1990 to present: Professor, Department of Computer Science, University of Kentucky.
Spring 2002: Visiting Researcher, Department of Mathematics, Hong Kong Baptist University
1993 to 2006: Director of Graduate Studies, Department of Computer Science, University of Kentucky.
1987 to 1990: Associate Professor, Department of Computer Science, University of Kentucky
1985 to 1987: Associate Professor, Computer Science Department, Columbia University.
1983 to 1985: Assistant Professor, Computer Science Department, Columbia University.
1982 to 1983: Visiting Assistant Professor, Computer Science Department, Columbia University
1980 to 1982: Assistant Professor, Department of Mathematics, Computer Science and Mechanics, University of Warsaw.
1978 to 1979: Visiting Scholar, Computer Science Department, Carnegie-Mellon University.
Ph.D. Computer Science and Mathematics, University of Warsaw, 1980.
M.Sc. Computer Science, University of Warsaw, 1977.
Ask computer science professor Greg Wasilkowski what he does for fun and he quickly answers, “Mathematics.”
Ask him what he is constantly thinking about and he replies, “Mathematics.”
Ask him what he likes to read and he says, “Poetry.”
Oh, that’s different.
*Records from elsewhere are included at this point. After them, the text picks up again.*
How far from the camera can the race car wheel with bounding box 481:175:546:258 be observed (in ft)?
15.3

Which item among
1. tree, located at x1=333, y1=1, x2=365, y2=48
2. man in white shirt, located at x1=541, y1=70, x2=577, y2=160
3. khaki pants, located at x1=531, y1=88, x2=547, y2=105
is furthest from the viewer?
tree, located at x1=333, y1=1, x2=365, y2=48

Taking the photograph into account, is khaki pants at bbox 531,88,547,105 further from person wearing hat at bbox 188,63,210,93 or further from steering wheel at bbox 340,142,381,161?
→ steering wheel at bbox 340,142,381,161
Why?
“Because it is like mathematics.”
An expert in computational mathematics and numerical analysis, Greg’s primary field of research is called computational complexity.
“Classical methods of numerical analysis can handle functions with no more than three or four variables. But there is a host of problems in engineering, physics, chemistry, financial mathematics and other fields that have infinitely many variables,” Greg explains. “These cannot be solved on a piece of paper. They have to be solved primarily by using computers. My colleagues and I have been quite fortunate to find methods that can easily handle multi-dimensional problems, whereas the classical methods collapse.”
Greg has discovered numerous ways to help students succeed in his classes and his enthusiasm for teaching is palpable.
“I want students to not be afraid. I want them to see that mathematics may be tough, but it can also be enjoyable. I want them to see the beauty and elegance that excites me. It’s not some dead area.”